▶ _Document excerpt_
○ ○ ○

One of the most cost-effective ways to reinvent hospitals will be through information technology. Over the next decade we can give hospitals the equivalent of brains and nervous systems. The fully digitised hospital of the future will become a healing machine, sensitive to the precise needs of each patient, seamlessly supporting human caregivers and allowing them to focus fully on the individual. Similar care, delivered virtually, will continue to surround the patient at home after discharge. And digitisation can create significant cost-savings as well.
Sounds Utopian, but it’s within reach. For patient monitoring, the combination of smart sensors, wireless ubiquitous networks, artificial intelligence and automation will be powerful. Many new sensors for a wide range of vital signs will be available, and more will be non-invasive. That continual data combined with AI can create a “digital twin” for each patient--a software model of the patient, constantly updated, able to draw on a cloud-based database of history and outcomes for patients with similar conditions. The system can flag potential impending problems before they appear. And when care providers approach the bedside, an AI assistant can update them on the status of the patient, perhaps via smart glasses or a small earpiece.
The physical infrastructure of the hospital will grow intelligent as well. Not only energy efficiency but patient customised heating, cooling and even variable colour LEDs. Other intelligent sensors can monitor whether caregivers are following proper hygiene procedures...Big Brotherish, perhaps, but also a key defense against hospital-acquired infections. Robots will be increasingly common for deliveries, cleaning, kitchen prep and possibly more complex tasks like making beds (designed with machine-changeable linens), or bariatric patient lift and transfer.
In-patients return home from the hospital sooner, taking with them loaner equipment that ties into their home networks. (“E-nurse, can you take my blood pressure now?” “Yes. It’s also time to take another antibiotic. It is in the red bin on the pharma dispenser.”) Artificial intelligence is available around the clock to answer questions from recuperating patients at home, and patch through to human assistance if necessary.

○ ○ ○

Stored data

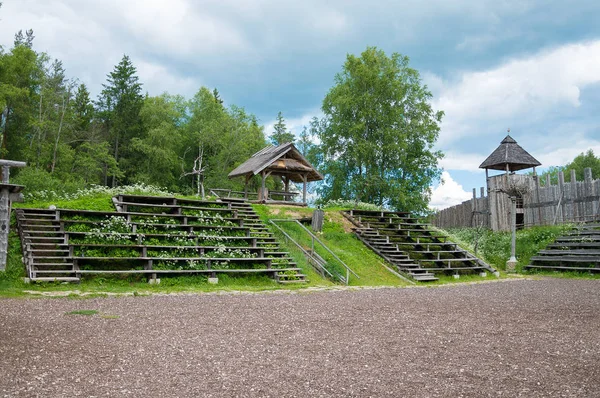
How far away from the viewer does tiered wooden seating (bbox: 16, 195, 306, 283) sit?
13.5 meters

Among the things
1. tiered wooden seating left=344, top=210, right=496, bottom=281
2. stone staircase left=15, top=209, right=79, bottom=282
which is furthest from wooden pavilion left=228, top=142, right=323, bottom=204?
stone staircase left=15, top=209, right=79, bottom=282

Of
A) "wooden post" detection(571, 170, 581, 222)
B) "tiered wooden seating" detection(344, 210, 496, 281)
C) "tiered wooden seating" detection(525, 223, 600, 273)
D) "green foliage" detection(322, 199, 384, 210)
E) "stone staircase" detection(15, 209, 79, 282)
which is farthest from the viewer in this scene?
"green foliage" detection(322, 199, 384, 210)

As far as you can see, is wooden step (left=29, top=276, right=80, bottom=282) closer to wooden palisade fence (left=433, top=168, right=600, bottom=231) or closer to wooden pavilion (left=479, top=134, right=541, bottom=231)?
wooden palisade fence (left=433, top=168, right=600, bottom=231)

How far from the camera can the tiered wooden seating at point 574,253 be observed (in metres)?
20.4

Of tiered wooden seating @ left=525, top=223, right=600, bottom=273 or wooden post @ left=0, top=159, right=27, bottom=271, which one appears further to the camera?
tiered wooden seating @ left=525, top=223, right=600, bottom=273

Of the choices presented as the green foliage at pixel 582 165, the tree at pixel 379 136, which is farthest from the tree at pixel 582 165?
the tree at pixel 379 136

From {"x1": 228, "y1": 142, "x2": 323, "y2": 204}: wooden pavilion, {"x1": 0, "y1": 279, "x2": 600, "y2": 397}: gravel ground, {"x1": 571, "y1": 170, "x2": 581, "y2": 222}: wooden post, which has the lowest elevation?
{"x1": 0, "y1": 279, "x2": 600, "y2": 397}: gravel ground

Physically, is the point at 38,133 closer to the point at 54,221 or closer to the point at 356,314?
the point at 54,221

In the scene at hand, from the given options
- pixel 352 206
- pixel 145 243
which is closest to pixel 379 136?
pixel 352 206

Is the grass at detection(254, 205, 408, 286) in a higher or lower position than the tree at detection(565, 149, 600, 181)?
lower

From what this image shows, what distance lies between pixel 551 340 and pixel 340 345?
3.28 metres

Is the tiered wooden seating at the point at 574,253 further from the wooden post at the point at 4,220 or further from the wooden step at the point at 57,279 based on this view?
the wooden post at the point at 4,220

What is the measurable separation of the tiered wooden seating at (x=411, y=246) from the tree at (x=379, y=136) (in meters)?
9.39

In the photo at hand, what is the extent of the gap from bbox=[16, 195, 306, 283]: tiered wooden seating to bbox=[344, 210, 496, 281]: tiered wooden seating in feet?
16.7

○ ○ ○

▶ _Aim of the task_
Please give again the part of the text on digitised hospitals that opens with the words containing "Sounds Utopian, but" and closes with "a small earpiece.", swapping "earpiece" for "headset".

▶ _Answer below_
Sounds Utopian, but it’s within reach. For patient monitoring, the combination of smart sensors, wireless ubiquitous networks, artificial intelligence and automation will be powerful. Many new sensors for a wide range of vital signs will be available, and more will be non-invasive. That continual data combined with AI can create a “digital twin” for each patient--a software model of the patient, constantly updated, able to draw on a cloud-based database of history and outcomes for patients with similar conditions. The system can flag potential impending problems before they appear. And when care providers approach the bedside, an AI assistant can update them on the status of the patient, perhaps via smart glasses or a small headset.